Extracted text
* Start *
Case Name: HENLEY & CO., Incorporated v. MILLER GOLF EQUIPMENT CORPORATION
Court: United States District Court for the District of Puerto Rico
Jurisdiction: United States
Decision Date: 1969-06-27
Citations: 300 F. Supp. 872
Docket Number: Civ. No. 337-68
Parties: HENLEY & CO., Incorporated v. MILLER GOLF EQUIPMENT CORPORATION.
Judges: 
Reporter: Federal Supplement
Volume: 300
Pages: 872–877

Head Matter:
HENLEY & CO., Incorporated v. MILLER GOLF EQUIPMENT CORPORATION.
Civ. No. 337-68.
United States District Court D. Puerto Rico.
June 27, 1969.
Robert H. Rout, Hato Rey, P. R., for plaintiff.
H. Ward Dawson, Jr., Hato Rey, P. R., for defendant.

Opinion:
ORDER AND MEMORANDUM
OPINION
FERNANDEZ-BADILLO, District Judge.
Plaintiff has filed suit in this court by reason of diversity of citizenship invoking as jurisdictional grounds both 28 U.S.C. § 1332 and 48 U.S.C. § 863 and alleging "that plaintiff is a Delaware corporation having its principal place of business at New York" and that defendant "is a Puerto Rico corporation having its principal place of business at Fajardo Playa, Puerto Rico." The amended complaint avers the following basic facts:
On December 22, 1966 one Henley Caribbean, Incorporated, a Puerto Rican corporation, entered into a written agreement, annexed as Exhibit A, with defendant, also a domestic corporation, to sell 20,300 pounds of precipitated Balata rubber to defendant at the price of $5.25 per pound. Pursuant to such agreement two separate shipments of 300 pounds of said goods arrived in Puerto Rico on January 9 and 17, 1967 ready for delivery but defendant refused to accept and pay for them. Shortly thereafter, defendant filed a proceeding under Chapter XI of the Bankruptcy Act and advised its creditor Henley Caribbean, Incorporated that it would not accept delivery of any of the goods. On April 30, 1968 Henley Caribbean, Inc. "assigned all its right, title and interest in and to the agreement to plaintiff," copy of which assignment is annexed as Exhibit B of the amended complaint and made a part thereof.
* End *
Listed entries
* Start *
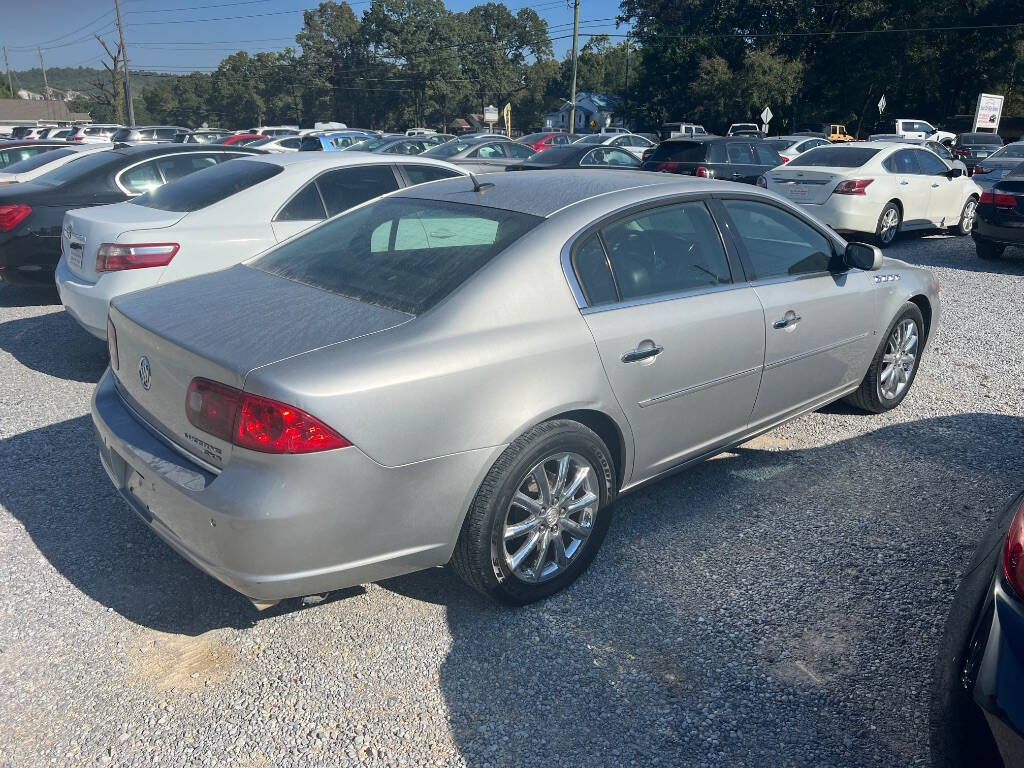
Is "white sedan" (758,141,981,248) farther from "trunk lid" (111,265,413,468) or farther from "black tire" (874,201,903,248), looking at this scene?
"trunk lid" (111,265,413,468)

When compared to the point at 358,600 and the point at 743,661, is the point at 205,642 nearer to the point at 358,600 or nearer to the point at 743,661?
the point at 358,600

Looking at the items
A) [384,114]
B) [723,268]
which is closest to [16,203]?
[723,268]

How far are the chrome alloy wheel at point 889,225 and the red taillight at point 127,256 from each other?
9736 mm

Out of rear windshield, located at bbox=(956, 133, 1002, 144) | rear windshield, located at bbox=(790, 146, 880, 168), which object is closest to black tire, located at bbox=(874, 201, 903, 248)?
rear windshield, located at bbox=(790, 146, 880, 168)

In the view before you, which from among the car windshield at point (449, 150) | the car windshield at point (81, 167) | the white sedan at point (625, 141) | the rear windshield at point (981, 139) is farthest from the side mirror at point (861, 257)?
the rear windshield at point (981, 139)

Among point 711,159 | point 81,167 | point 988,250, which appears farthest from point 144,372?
point 711,159

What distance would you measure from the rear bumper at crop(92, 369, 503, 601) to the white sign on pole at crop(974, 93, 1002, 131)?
1712 inches

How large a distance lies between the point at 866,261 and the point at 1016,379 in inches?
102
* End *
Tasks for this exercise
- 1) Answer these questions from the court opinion:
(a) What docket number does the court opinion give?
(b) Which attorney appeared for the defendant?
(c) At what price per pound was the rubber to be sold?
- 2) For each statement, say yes or no according to the court opinion and quote the words that decide it:
(a) The plaintiff is a Delaware corporation.
(b) Both shipments of rubber reached Puerto Rico in February 1967.
(c) The agreement covered 20,300 pounds of Balata rubber.
- 3) Resume the court opinion in the Henley & Co. v. Miller Golf Equipment case, picking up after its final sentence.

Outputs
- 1)
(a) Civ. No. 337-68
(b) H. Ward Dawson, Jr.
(c) $5.25

- 2)
(a) Yes: "that plaintiff is a Delaware corporation having its principal place of business at New York"
(b) No: "arrived in Puerto Rico on January 9 and 17, 1967"
(c) Yes: "to sell 20,300 pounds of precipitated Balata rubber to defendant"

- 3)
The defendant urges dismissal of the amended complaint asserting as grounds therefor "that the assignor is an indispensable party as any and all damages suffered can only have been suffered by the Puerto Rican assignor corporation," that "the assignment being sham and fictitious and for no purpose other than to confer jurisdiction cannot confer jurisdiction in the Federal Court" and finally that "the assignment being for $1.00 does not import adequate consideration." In support of its contention that the assignment is sham and fictitious, defendant submitted a letter dated August 27, 1968 signed by L. J. Beatty on behalf of Henley Caribbean, Incorporated which advised defendant that if "600 pounds of Balata rubber that we have been storing here since January 1967 is not purchased from us by September 6, 1968 the entire lot shall be sold on the open market." The other point in support of the collusion argument is based on certain events that took place in the Chapter XI proceeding before the Bankruptcy Court. On May 8, 1968 defendant filed a petition seeking to enjoin Henley Caribbean Incorporated and its attorney Robert H. Rout from taking any action whatsoever in connection with their claim against Miller Golf Equipment Corporation, defendant herein arising out of the December 22, 1966 agreement regarding sale and delivery of Balata rubber by Henley Caribbean, Inc. to Miller Golf Equipment Corporation. An Order to Show Cause was issued against Henley Caribbean Incorporated and counsel Rout on May 9, 1968 by the Referee in Bankruptcy. A hearing was held and a brief filed by Mr. Rout. Defendant contends that no mention was then made of the assignment and "that it was incumbent upon Mr. Rout to advise the Bankruptcy Court that the party sought to be enjoined no longer had any interest because of the assignment, if it in fact conveyed any interest and was for other than collection and was merely to give the Federal Court jurisdiction and thus sham and fictitious."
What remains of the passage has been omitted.